┌─ DATA EXCERPT

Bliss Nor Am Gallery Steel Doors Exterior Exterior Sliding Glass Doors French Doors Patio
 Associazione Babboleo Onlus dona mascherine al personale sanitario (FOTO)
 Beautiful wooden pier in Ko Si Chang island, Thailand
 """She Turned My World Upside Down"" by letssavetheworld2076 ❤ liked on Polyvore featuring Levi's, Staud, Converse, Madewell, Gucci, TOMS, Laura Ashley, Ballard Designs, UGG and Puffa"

└─

_YOUR INSTRUCTIONS_.
As the exercise requires, copy out the data shown above word for word.

_ANSWER TO THIS TASK_.
Bliss Nor Am Gallery Steel Doors Exterior Exterior Sliding Glass Doors French Doors Patio
 Associazione Babboleo Onlus dona mascherine al personale sanitario (FOTO)
 Beautiful wooden pier in Ko Si Chang island, Thailand
 """She Turned My World Upside Down"" by letssavetheworld2076 ❤ liked on Polyvore featuring Levi's, Staud, Converse, Madewell, Gucci, TOMS, Laura Ashley, Ballard Designs, UGG and Puffa"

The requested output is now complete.